Sechs Tage nach der Simulation entfernen Sie Perlen aus den transduzierten T-Zellen, indem Sie zuerst die Zellen ernten und wieder aussetzen. Übertragen Sie die Zellen in 50 Milliliter konische Röhren und legen Sie die Rohre in einem Magneten für eine Minute. Nach dem Sammeln des CAR-T-zellhaltigen Überstandes und dem Wegwerfen der Perlen, legen Sie die Zellen mit einer Konzentration von einer Million Zellen pro Milliliter in einen Kulturkolben zurück in die Kultur.
Verwenden Sie eine Stichprobe von Zellen für die Durchflusszytometrie, um die Oberflächenexpression der CARs zu bewerten. Den Rest inkubieren, um die Expansion wieder aufzunehmen und dann die Zellen an Tag acht zu ernten und zu kryo-konservieren, wie im Manuskript beschrieben. Um den granulozyten Makrophagenkolonie stimulierenden Faktor zu stören, verwenden Sie eine Guide-RNA, wie im Manuskript beschrieben.
Transfektionsreagenzien bei Raumtemperatur 30 Minuten lang inkubieren. Nach der Inkubation, fügen Sie sie zu den 293 T-Zellen, die 70 bis 90% Konfluenz erreicht haben und Kultur der transfizierten Zellen bei 37 Grad Celsius, 5% CO2, um ein Lentivirus zu produzieren. Nach 24 und 48 Stunden virushaltigen Überstand durch Ultrazentrifugation in 50 Milliliter Ultrazentrifugenröhren ernten und konzentrieren und bei minus 80 Grad Celsius für die zukünftige Verwendung einfrieren.
Dann am ersten Tag, sanft die T-Zellen wieder aussetzen, um Rosetten aufzubrechen. In einem BSL2+zugelassenen Labor, um CAR-T-Zellen zu erzeugen, fügen Sie CAR19 lentivirus und GMCSF-targeting CRISPR lentivirus zu den simulierten T-Zellen hinzu.

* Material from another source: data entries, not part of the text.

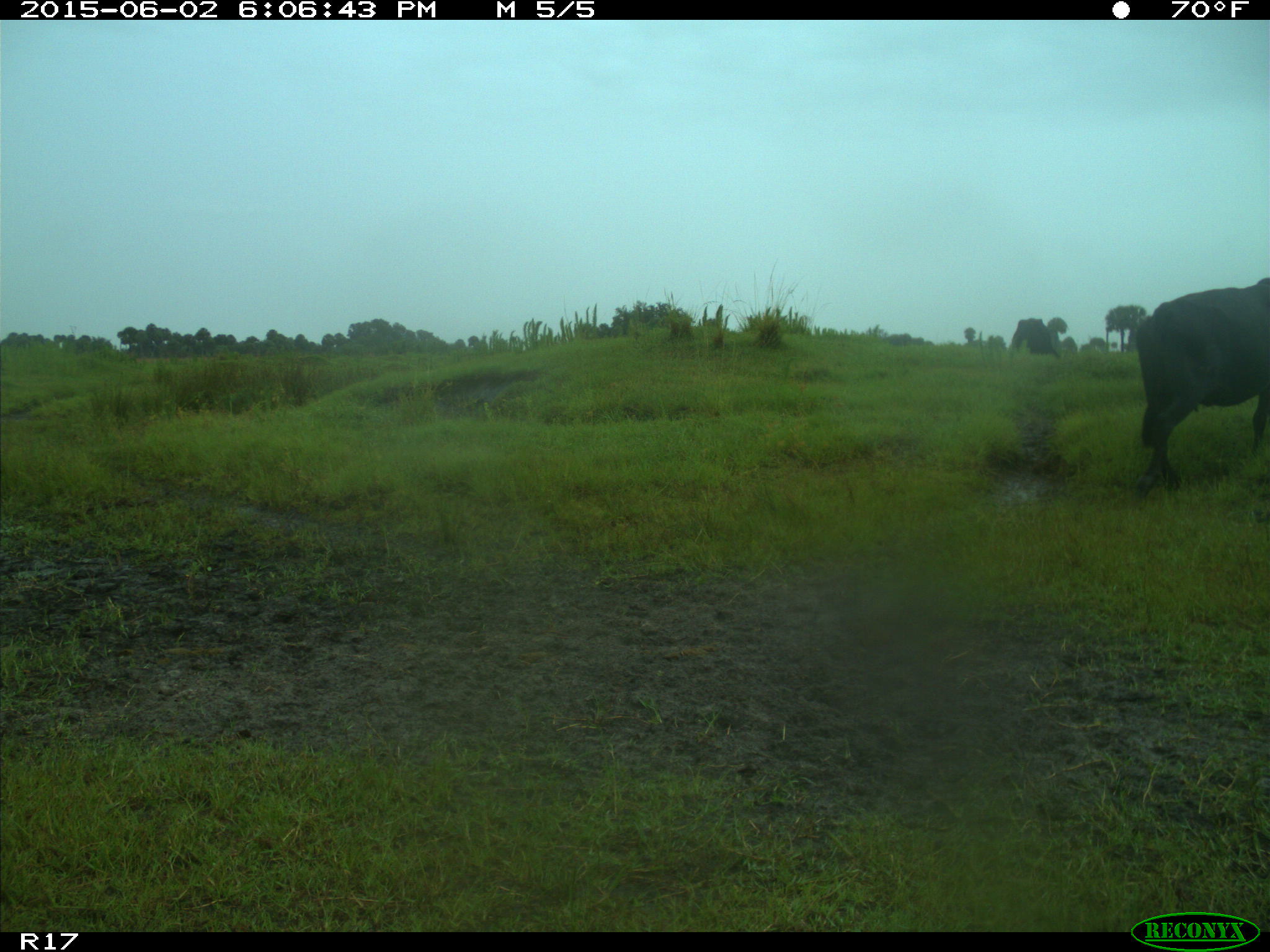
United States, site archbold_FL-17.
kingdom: Animalia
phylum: Chordata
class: Mammalia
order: Artiodactyla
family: Bovidae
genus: Bos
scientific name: Bos taurus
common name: domestic cow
Bos taurus (domestic cow).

Am dritten Tag und Tag fünf für erfolgreich transduzierte lentiCRISPR-bearbeitete T-Zellen mit Puromycinresistenz, behandeln Zellen mit Puromycindihydrochlorid in einer Konzentration von einem Mikrogramm Puromycin pro Milliliter.
Die Gezeitensequenzierung wurde verwendet, um eine GM-CSF-Reduktion in GM-CSF-Knockout CART19-Zellen mit einer Störeffizienz von ca. 71% Flow-Plots von CAR-T-Zelloberflächenfärbungen zu bestätigen, die auf lebenden CD3-positiven Zellen eingezäutt sind, zeigen, dass sowohl wild-type CART19 als auch GM-CSF knockout CART19 erfolgreich und in ähnlicher Weise den CAR-Oberflächenrezeptor in vitro ausdrücken. Auf der anderen Seite zeigt die intrazelluläre Färbung von GM-CSF durch Durchflusszytometrie, die auch auf lebenden CD3-positiven Zellen eingezäutt ist, eine verminderte Expression von GM-CSF in den Knockout-Zellen im Vergleich zu wildtypisierten CART19-Zellen, die den funktionellen Erfolg des Knockouts bestätigen. Besondere Vorsicht ist bei den Transduktionsschritten dieses Verfahrens geboten, da sie für die Entwicklung genetisch veränderter CAR-T-Zellen am wichtigsten sind.
Die beschriebene Methode kann möglicherweise auf eine Vielzahl von Genen angewendet werden, um CAR-T-Zellen über CRISPR/CAS9 zu modifizieren, um ein weniger toxisches und effektiveres Produkt zu erzeugen. Die CRISPR/CAS9-Technologie bietet Strategien, um direkt auf das Genom von CAR-T-Zellen zu zielen, um Lösungen für aktuelle klinische Mängel zu entwickeln.